Still Waters Run Rough


    My son wants to borrow the canoe.                    

    I know it doesn’t sound like a big deal. Not really.

    He’s almost 17, knows how to swim, would actually don the lifejacket at the first sign of turbulent water in the passive Ipswich River. And, even though he might disagree, he’s not that much of a risk taker.

    All good.


    A few buts, actually. Big buts.

    First of all, the canoe caretaker is daddy. And it’s pretty unlikely that dad is going to willingly hand over the oars anytime soon.

    See, Michael’s track record with daddy and canoes –Not so good.

    Two episodes stand out, neither of which involved our canoe, but in both cases daddy swears Michael shaved a decade off dad’s life span. 

    In Michael’s first canoe adventure, I was away for a girls’ weekend. Dad was in charge.

    For most of you, this sounds like a benign lead-in. For those of you who know the dad-in-question, there’s likely an “uh-oh,” sputtering through your brain.

    As it turns out, “uh-oh” is the accurate response.

    In my defense, though, my weekend escape was neither. It was less than 48 hours, did not occur over a weekend and I was only 120 miles away from home. This was not me selfishly jetting away from it all. And Michael was supposed to be in school for most of the daylight hours. Dad’s on-call duty should have been minimal.


    New England’s weather is fickle. Okay, that’s an understatement -particularly with regard to this specific March Monday/Tuesday weather event .

    I really don’t understand why the kids got out early on the Monday, but clearly with the school underwater, classes were canceled on Tuesday.

    Underwater, no school, canoe. You get where this might be going?

    In dad’s defense, I may have made onnnnnne tiny error before I went AWOL.

    I turned off Michael’s phone. Don’t ask why. That’s a whole other story.

    But , and I don’t want to make myself sound ancient with this statement: people actually did manage to communicate with one another before cell phones. Honest. Children would leave their homes, go out for the day, and –believe it or not- return. It happened all the time when I was a kid hanging around with the dinosaurs. And we didn’t use smoke signals or flares. We just went out and came back. Okay, in the case of my brothers and me, we often returned at the piercing call of my father’s whistle echoing through the neighborhood. Or we simply adhered to the streetlight dictate –they came on, we went in. By the time I was 17, though, I was on my own.

    And on this particular day, so was Michael.

    Well, not entirely on his own.

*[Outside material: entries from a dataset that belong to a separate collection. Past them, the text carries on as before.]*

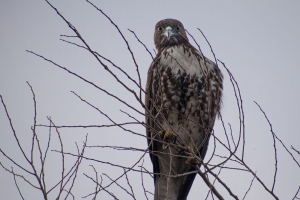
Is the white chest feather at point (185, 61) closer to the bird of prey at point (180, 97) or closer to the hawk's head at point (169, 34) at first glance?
the bird of prey at point (180, 97)

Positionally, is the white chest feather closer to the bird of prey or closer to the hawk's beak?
the bird of prey

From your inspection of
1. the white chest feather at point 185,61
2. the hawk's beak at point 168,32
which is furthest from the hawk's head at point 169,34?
the white chest feather at point 185,61

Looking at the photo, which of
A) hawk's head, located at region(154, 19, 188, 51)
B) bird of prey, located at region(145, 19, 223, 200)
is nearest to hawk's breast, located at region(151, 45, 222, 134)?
bird of prey, located at region(145, 19, 223, 200)

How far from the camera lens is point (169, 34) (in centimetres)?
582

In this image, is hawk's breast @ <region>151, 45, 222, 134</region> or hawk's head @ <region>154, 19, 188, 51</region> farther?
hawk's head @ <region>154, 19, 188, 51</region>

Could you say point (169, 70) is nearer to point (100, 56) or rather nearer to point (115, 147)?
point (115, 147)

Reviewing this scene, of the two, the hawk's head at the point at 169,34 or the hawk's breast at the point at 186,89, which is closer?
the hawk's breast at the point at 186,89

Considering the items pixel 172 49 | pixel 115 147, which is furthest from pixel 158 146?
pixel 115 147

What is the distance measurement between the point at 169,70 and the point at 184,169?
1324 millimetres

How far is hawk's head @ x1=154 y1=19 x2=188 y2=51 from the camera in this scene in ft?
18.9

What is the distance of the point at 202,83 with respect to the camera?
5.00m

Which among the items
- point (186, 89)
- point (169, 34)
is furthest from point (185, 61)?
point (169, 34)

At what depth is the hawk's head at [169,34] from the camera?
5746mm

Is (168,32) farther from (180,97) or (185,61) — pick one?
(180,97)
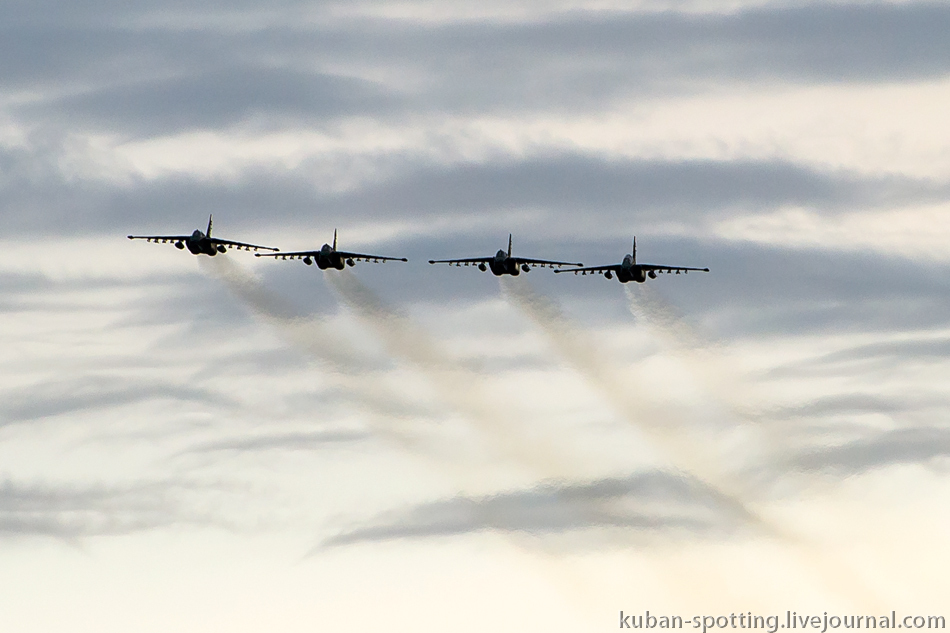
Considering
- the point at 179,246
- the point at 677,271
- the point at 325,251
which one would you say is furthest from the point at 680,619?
the point at 179,246

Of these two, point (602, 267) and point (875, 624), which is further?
point (602, 267)

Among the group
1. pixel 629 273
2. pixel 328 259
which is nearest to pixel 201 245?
pixel 328 259

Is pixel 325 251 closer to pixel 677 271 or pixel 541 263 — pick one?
pixel 541 263

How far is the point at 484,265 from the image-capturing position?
184625mm

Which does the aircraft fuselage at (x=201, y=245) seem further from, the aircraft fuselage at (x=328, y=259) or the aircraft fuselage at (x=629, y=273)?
the aircraft fuselage at (x=629, y=273)

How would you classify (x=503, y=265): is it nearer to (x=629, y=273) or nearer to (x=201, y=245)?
(x=629, y=273)

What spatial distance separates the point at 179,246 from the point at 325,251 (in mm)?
16658

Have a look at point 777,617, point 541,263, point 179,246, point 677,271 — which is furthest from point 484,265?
point 777,617

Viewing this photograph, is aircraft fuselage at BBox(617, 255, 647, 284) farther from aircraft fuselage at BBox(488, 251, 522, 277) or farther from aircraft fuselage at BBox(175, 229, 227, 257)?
aircraft fuselage at BBox(175, 229, 227, 257)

It was Michael, Sunshine (a boy, not the star)a canoe and a town flooded with water. Lots of water. 

    They literally did laps around the high school track –in the canoe.

    How cool.   

    And maybe that should have been the parental reaction. One hundred year history was being made and Michael was able to grab himself a front row perch, albeit from the seat of a canoe. He spent the day communing with nature and creating memories that will no doubt last his lifetime and beyond.

    Harmless fun.

    Save for one little issue.

    Dad didn’t know where he was.  

    This is where their version of events differs. Michael swears he informed dad when he was leaving; dad says no such communication occurred.

    And oh yeah, did I mention Michael had no phone?

    Or that his dad invariably jets to worst-case-scenario where his kids are concerned?

    On the ride home from New Hampshire I noticed that my own cell phone was on vibrate. I hadn’t heard it for awhile. And by awhile, I mean to the tune of 26 missed calls. Seriously.

    Dad was freaking out and apparently didn’t appreciate doing it alone. When I got on scene, I was able to talk him out of calling the police and summoning the scuba teams.

    Long story short: Michael survived.

    So did dad -barely.

    In the second episode, I have to admit that even I was edging around the panic position. To the extent that  I said yes when the parents of the other boy asked if it might be time to call the authorities. But by that hour, Michael had been gone for nearly twelve, had been radio silent for six and was almost three hours overdue on his dock time.

    We were burning daylight, as his dad kept reminding me. And we knew Michael was in the water –somewhere. We just didn’t know where. The last news update was that he had successfully canoed to the ocean. Hardly info that would quell rising nerves.

    Again, he survived. In fact, his next morning Facebook post referred to the best day ever, and boasted of his river run to Crane Beach.


    And my friends wonder why I often say my son is trying to kill me? Actually, my friends don’t ask any more –most of them have teenagers of their own. They merely agree: they’re all trying to kill us.

    So while I fully support Michael’s notion of a leisurely run on our local river, I can’t really blame dad’s reluctance at bringing the canoe home from the office. With the 20 years Michael’s already trimmed off dad’s life clock, time is ticking pretty furiously. And while Michael may have some motivation to get dad further out of his life, dad has no real desire to hasten his own demise. Because even dad agrees now, Michael is trying to kill us.